If you love Nutella or praline-filled shell chocolates, this bread and butter-style pud is the thing for you. Shards of bitter chocolate and bitter chocolate sorbet keep it from being cloyingly sweet.
- 500 ml (2 cups) pouring cream
- 250 ml (1 cup) milk
- 2 tsp vanilla extract
- 5 egg yolks
- 1 egg
- 100 gm raw caster sugar
- 12 thick slices soft white bread
- 80 gm dark chocolate (70% cocoa solids), coarsely chopped
- For dusting: demerara sugar and icing sugar
Bitter chocolate sorbet
- 200 ml milk
- 200 gm Dutch-process cocoa, sieved
- 120 gm dark chocolate (70% cocoa solids), finely chopped
- 120 gm raw caster sugar
- 60 gm liquid glucose
- 330 gm (1½ cups) caster sugar
- 200 gm roasted hazelnuts
- 50 ml hazelnut oil or sweet almond oil
- 80 gm each milk chocolate and dark chocolate (56% cocoa solids), finely chopped
- 60 ml hazelnut liqueur
- 375 ml (1½ cups) pouring cream
- 1For bitter chocolate sorbet, stir ingredients and 400ml water in a saucepan over medium-high heat until melted and smooth, then bring to the boil. Remove from heat, cool to room temperature, then refrigerate to chill. Churn in an ice-cream machine, then freeze until required. Makes about 1 litre.

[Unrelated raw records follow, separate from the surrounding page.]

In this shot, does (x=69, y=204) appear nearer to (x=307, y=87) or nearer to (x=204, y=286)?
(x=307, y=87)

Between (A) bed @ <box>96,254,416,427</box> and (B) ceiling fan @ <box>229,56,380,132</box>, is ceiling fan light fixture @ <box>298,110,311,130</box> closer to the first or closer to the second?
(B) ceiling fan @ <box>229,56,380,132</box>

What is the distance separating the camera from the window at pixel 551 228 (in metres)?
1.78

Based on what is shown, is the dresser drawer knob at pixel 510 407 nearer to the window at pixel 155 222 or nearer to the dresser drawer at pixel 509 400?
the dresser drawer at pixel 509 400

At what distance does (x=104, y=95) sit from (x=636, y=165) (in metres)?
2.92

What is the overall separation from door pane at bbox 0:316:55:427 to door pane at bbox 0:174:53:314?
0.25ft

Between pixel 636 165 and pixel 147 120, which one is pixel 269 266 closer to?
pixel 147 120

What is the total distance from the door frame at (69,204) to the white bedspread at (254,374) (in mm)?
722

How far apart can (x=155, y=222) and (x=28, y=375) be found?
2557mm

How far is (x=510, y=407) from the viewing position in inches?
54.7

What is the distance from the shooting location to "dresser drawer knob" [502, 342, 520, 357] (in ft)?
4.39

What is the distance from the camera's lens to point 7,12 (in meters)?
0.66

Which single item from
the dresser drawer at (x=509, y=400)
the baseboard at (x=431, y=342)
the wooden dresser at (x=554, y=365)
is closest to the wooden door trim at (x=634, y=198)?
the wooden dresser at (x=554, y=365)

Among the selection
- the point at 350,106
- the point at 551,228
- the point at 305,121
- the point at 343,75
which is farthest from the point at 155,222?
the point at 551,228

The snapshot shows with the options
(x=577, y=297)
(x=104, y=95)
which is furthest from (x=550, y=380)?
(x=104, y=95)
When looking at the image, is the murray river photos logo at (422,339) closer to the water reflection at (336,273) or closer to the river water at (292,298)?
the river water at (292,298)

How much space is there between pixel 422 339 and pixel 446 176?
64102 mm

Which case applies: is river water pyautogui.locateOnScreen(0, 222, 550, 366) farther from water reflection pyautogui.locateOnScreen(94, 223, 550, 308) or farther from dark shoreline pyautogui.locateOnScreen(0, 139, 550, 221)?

- 2For praline mousse, stir sugar and 50ml water in a saucepan over medium-high heat until sugar dissolves, then bring to the boil and cook, without stirring but brushing down sides of pan with a wet pastry brush if sugar crystals start to form, until dark caramel (4-5 minutes). Remove from heat, add hazelnuts and stir quickly to combine, then tip out onto an oiled baking tray and set aside until it sets hard (30-40 minutes). Break into shards, then process two-thirds of the praline in a food processor with oil until a paste forms (reserve remaining praline to serve; store in an airtight container). Combine praline paste in a bowl with chocolate. Bring liqueur and half the cream to the boil in a saucepan over medium-high heat, then pour into chocolate mixture and stir until smooth and combined. Whisk remaining cream in a separate bowl to soft peaks, fold into praline mixture and refrigerate until firm (2-3 hours; this can be done 2-3 days ahead).
- 3Preheat oven to 150C. Bring cream, milk and vanilla to the simmer in a saucepan over medium-high heat. Whisk yolks, egg and sugar in a bowl to combine, pour cream mixture over, whisk to combine and set aside.
- 4Spread half the bread slices with a little praline mousse, then sandwich with remaining slices of bread. Cut into triangles, then layer in a 2-litre ovenproof dish, scattering with bitter chocolate as you go. Pour cream mixture over bread, allow to soak for 15 minutes, then scatter some of the praline shards over and a little demerara sugar and bake until golden and set (45-50 minutes). Stand for 15 minutes, then dust with icing sugar and serve warm with chocolate sorbet and extra praline shards.